DIRECTIONS: Transcribe every record that appears below, exactly and in full.

PROVIDED INFORMATION:
───

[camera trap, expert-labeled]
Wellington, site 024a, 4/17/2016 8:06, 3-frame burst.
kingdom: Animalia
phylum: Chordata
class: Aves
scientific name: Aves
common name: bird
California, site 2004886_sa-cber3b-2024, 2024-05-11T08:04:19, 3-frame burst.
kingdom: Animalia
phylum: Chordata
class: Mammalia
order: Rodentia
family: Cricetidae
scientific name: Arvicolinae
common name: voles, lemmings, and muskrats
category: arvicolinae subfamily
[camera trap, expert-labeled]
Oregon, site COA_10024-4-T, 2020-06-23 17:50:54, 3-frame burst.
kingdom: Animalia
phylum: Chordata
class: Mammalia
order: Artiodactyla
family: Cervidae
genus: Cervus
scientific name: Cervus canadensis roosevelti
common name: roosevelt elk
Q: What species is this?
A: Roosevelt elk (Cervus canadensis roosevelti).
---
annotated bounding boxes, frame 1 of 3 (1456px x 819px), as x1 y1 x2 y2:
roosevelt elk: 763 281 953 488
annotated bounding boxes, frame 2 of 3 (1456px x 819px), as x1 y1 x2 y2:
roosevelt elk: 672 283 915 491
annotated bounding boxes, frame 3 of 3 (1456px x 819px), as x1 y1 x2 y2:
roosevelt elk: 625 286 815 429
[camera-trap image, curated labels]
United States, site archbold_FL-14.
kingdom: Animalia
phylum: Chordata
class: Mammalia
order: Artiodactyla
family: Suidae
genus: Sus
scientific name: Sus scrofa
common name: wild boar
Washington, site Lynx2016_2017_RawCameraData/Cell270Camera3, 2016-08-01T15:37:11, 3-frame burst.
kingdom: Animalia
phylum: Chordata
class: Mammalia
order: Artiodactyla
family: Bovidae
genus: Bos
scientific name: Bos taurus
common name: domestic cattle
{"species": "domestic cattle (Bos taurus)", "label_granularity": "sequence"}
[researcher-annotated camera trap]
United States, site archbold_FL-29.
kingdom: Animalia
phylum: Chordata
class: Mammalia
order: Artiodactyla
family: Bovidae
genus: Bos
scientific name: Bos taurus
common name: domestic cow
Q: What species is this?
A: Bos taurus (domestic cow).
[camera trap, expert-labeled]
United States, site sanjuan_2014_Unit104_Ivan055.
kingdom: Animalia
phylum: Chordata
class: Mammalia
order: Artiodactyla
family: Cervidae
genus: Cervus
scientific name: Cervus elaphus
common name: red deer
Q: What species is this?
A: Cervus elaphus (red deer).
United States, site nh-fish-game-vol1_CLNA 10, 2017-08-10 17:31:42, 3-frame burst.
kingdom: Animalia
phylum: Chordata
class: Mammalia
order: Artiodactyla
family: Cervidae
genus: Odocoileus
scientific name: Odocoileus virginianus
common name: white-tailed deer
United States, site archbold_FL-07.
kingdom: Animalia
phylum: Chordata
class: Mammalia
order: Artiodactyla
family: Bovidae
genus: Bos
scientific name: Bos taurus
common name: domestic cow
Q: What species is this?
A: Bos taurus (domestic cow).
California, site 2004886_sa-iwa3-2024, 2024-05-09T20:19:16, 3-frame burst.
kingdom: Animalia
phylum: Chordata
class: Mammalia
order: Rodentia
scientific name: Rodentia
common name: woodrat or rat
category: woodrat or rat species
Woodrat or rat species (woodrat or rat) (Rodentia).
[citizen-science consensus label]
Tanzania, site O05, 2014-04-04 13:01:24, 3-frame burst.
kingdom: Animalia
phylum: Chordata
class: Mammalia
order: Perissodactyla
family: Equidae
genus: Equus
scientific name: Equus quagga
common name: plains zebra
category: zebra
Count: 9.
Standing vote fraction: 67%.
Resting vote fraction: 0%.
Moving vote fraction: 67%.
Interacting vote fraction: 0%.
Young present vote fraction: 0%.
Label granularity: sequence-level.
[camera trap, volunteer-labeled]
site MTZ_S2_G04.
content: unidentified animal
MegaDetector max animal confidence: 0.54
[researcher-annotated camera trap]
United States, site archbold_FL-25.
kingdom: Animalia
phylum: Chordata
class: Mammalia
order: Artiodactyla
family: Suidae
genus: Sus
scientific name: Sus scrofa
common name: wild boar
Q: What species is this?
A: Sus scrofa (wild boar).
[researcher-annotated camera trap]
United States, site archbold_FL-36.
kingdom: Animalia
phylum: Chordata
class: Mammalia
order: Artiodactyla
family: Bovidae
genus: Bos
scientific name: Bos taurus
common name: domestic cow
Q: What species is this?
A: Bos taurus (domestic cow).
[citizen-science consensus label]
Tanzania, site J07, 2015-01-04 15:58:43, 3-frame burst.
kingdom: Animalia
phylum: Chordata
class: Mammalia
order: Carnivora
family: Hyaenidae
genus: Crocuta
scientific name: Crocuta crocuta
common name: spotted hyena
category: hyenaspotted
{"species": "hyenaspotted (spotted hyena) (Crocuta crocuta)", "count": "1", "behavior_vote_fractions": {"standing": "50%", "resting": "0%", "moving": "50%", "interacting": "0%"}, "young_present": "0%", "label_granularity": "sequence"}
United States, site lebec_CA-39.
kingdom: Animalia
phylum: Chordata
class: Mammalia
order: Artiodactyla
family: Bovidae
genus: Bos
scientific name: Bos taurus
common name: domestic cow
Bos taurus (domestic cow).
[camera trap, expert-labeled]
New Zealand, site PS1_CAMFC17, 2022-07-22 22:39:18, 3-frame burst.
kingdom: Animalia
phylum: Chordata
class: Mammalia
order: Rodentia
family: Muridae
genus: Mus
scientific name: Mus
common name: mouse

───

RESULT BELOW:
[camera trap, expert-labeled]
Wellington, site 024a, 4/17/2016 8:06, 3-frame burst.
kingdom: Animalia
phylum: Chordata
class: Aves
scientific name: Aves
common name: bird
California, site 2004886_sa-cber3b-2024, 2024-05-11T08:04:19, 3-frame burst.
kingdom: Animalia
phylum: Chordata
class: Mammalia
order: Rodentia
family: Cricetidae
scientific name: Arvicolinae
common name: voles, lemmings, and muskrats
category: arvicolinae subfamily
[camera trap, expert-labeled]
Oregon, site COA_10024-4-T, 2020-06-23 17:50:54, 3-frame burst.
kingdom: Animalia
phylum: Chordata
class: Mammalia
order: Artiodactyla
family: Cervidae
genus: Cervus
scientific name: Cervus canadensis roosevelti
common name: roosevelt elk
Q: What species is this?
A: Roosevelt elk (Cervus canadensis roosevelti).
---
annotated bounding boxes, frame 1 of 3 (1456px x 819px), as x1 y1 x2 y2:
roosevelt elk: 763 281 953 488
annotated bounding boxes, frame 2 of 3 (1456px x 819px), as x1 y1 x2 y2:
roosevelt elk: 672 283 915 491
annotated bounding boxes, frame 3 of 3 (1456px x 819px), as x1 y1 x2 y2:
roosevelt elk: 625 286 815 429
[camera-trap image, curated labels]
United States, site archbold_FL-14.
kingdom: Animalia
phylum: Chordata
class: Mammalia
order: Artiodactyla
family: Suidae
genus: Sus
scientific name: Sus scrofa
common name: wild boar
Washington, site Lynx2016_2017_RawCameraData/Cell270Camera3, 2016-08-01T15:37:11, 3-frame burst.
kingdom: Animalia
phylum: Chordata
class: Mammalia
order: Artiodactyla
family: Bovidae
genus: Bos
scientific name: Bos taurus
common name: domestic cattle
{"species": "domestic cattle (Bos taurus)", "label_granularity": "sequence"}
[researcher-annotated camera trap]
United States, site archbold_FL-29.
kingdom: Animalia
phylum: Chordata
class: Mammalia
order: Artiodactyla
family: Bovidae
genus: Bos
scientific name: Bos taurus
common name: domestic cow
Q: What species is this?
A: Bos taurus (domestic cow).
[camera trap, expert-labeled]
United States, site sanjuan_2014_Unit104_Ivan055.
kingdom: Animalia
phylum: Chordata
class: Mammalia
order: Artiodactyla
family: Cervidae
genus: Cervus
scientific name: Cervus elaphus
common name: red deer
Q: What species is this?
A: Cervus elaphus (red deer).
United States, site nh-fish-game-vol1_CLNA 10, 2017-08-10 17:31:42, 3-frame burst.
kingdom: Animalia
phylum: Chordata
class: Mammalia
order: Artiodactyla
family: Cervidae
genus: Odocoileus
scientific name: Odocoileus virginianus
common name: white-tailed deer
United States, site archbold_FL-07.
kingdom: Animalia
phylum: Chordata
class: Mammalia
order: Artiodactyla
family: Bovidae
genus: Bos
scientific name: Bos taurus
common name: domestic cow
Q: What species is this?
A: Bos taurus (domestic cow).
California, site 2004886_sa-iwa3-2024, 2024-05-09T20:19:16, 3-frame burst.
kingdom: Animalia
phylum: Chordata
class: Mammalia
order: Rodentia
scientific name: Rodentia
common name: woodrat or rat
category: woodrat or rat species
Woodrat or rat species (woodrat or rat) (Rodentia).
[citizen-science consensus label]
Tanzania, site O05, 2014-04-04 13:01:24, 3-frame burst.
kingdom: Animalia
phylum: Chordata
class: Mammalia
order: Perissodactyla
family: Equidae
genus: Equus
scientific name: Equus quagga
common name: plains zebra
category: zebra
Count: 9.
Standing vote fraction: 67%.
Resting vote fraction: 0%.
Moving vote fraction: 67%.
Interacting vote fraction: 0%.
Young present vote fraction: 0%.
Label granularity: sequence-level.
[camera trap, volunteer-labeled]
site MTZ_S2_G04.
content: unidentified animal
MegaDetector max animal confidence: 0.54
[researcher-annotated camera trap]
United States, site archbold_FL-25.
kingdom: Animalia
phylum: Chordata
class: Mammalia
order: Artiodactyla
family: Suidae
genus: Sus
scientific name: Sus scrofa
common name: wild boar
Q: What species is this?
A: Sus scrofa (wild boar).
[researcher-annotated camera trap]
United States, site archbold_FL-36.
kingdom: Animalia
phylum: Chordata
class: Mammalia
order: Artiodactyla
family: Bovidae
genus: Bos
scientific name: Bos taurus
common name: domestic cow
Q: What species is this?
A: Bos taurus (domestic cow).
[citizen-science consensus label]
Tanzania, site J07, 2015-01-04 15:58:43, 3-frame burst.
kingdom: Animalia
phylum: Chordata
class: Mammalia
order: Carnivora
family: Hyaenidae
genus: Crocuta
scientific name: Crocuta crocuta
common name: spotted hyena
category: hyenaspotted
{"species": "hyenaspotted (spotted hyena) (Crocuta crocuta)", "count": "1", "behavior_vote_fractions": {"standing": "50%", "resting": "0%", "moving": "50%", "interacting": "0%"}, "young_present": "0%", "label_granularity": "sequence"}
United States, site lebec_CA-39.
kingdom: Animalia
phylum: Chordata
class: Mammalia
order: Artiodactyla
family: Bovidae
genus: Bos
scientific name: Bos taurus
common name: domestic cow
Bos taurus (domestic cow).
[camera trap, expert-labeled]
New Zealand, site PS1_CAMFC17, 2022-07-22 22:39:18, 3-frame burst.
kingdom: Animalia
phylum: Chordata
class: Mammalia
order: Rodentia
family: Muridae
genus: Mus
scientific name: Mus
common name: mouse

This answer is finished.